Interpretive Summary: The control of mosquitoes that vector human disease is becoming difficult because of resistance to insecticides and there is growing concern about the safety of deet, which is probably the most commonly used mosquito repellent in the world. Formulations containing natural products and essential oils have been claimed to be safer and effective alternatives to deet. However, the claimed effectiveness of insect repellents containing natural product is often uncertain or overstated. In the present study we evaluated the repellent efficacy of the natural product catnip oil that was claimed to be ten times more effective than deet. We compared its effectiveness with two established repellents deet, and SS220, in tests using human volunteers against a mosquito that is a serious disease carrier. We found, contrary to the claim, that catnip oil is significantly less effective that deet or SS220. The results indicate that extraordinary claims for marketed natural product formulations should be carefully studied. In addition, the information will be useful for scientists investigating insect repellents.

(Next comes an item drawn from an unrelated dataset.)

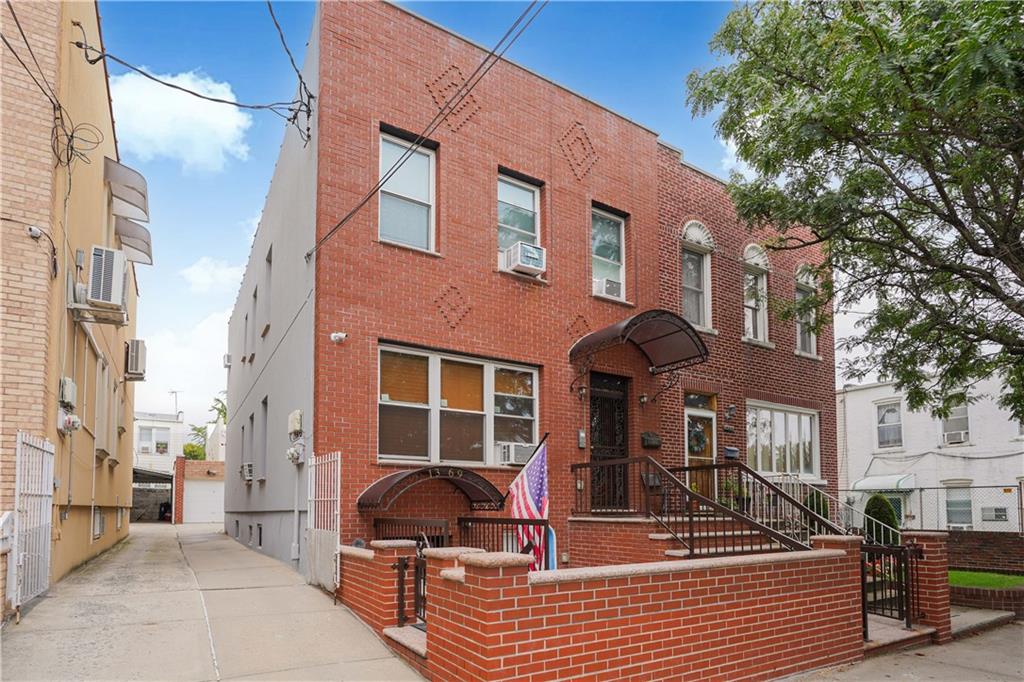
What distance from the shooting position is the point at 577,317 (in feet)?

Technical Abstract: Recently Catnip (Nepeta cataria, Lamiaceae) essential oil has been formulated and marketed as an alternative repellent for protection against biting arthropods by several vendors. We isolated the major active components of catnip oil, E,Z and Z,E-nepetalactone, and quantitatively measured their repellent efficacy compared to the repellents N,N-diethyl-3-methylbenzamide (deet) and chiral (1S, 2'S)-2-methylpiperidinyl-3-cyclohexene-1-carboxamide (SS220) against biting by the yellowfever mosquito Aedes aegypti (Linnaeus) using human volunteers. In bioassays of the compounds each applied at 2.4 x 10-2 ' mol compound/cm2 skin, neither the individual isomers nor racemic nepetalactone deterred mosquito biting as effectively as SS220 or DEET. We conclude that nepetalactone is relatively ineffective against Aedes aegypti biting compared to deet or SS220.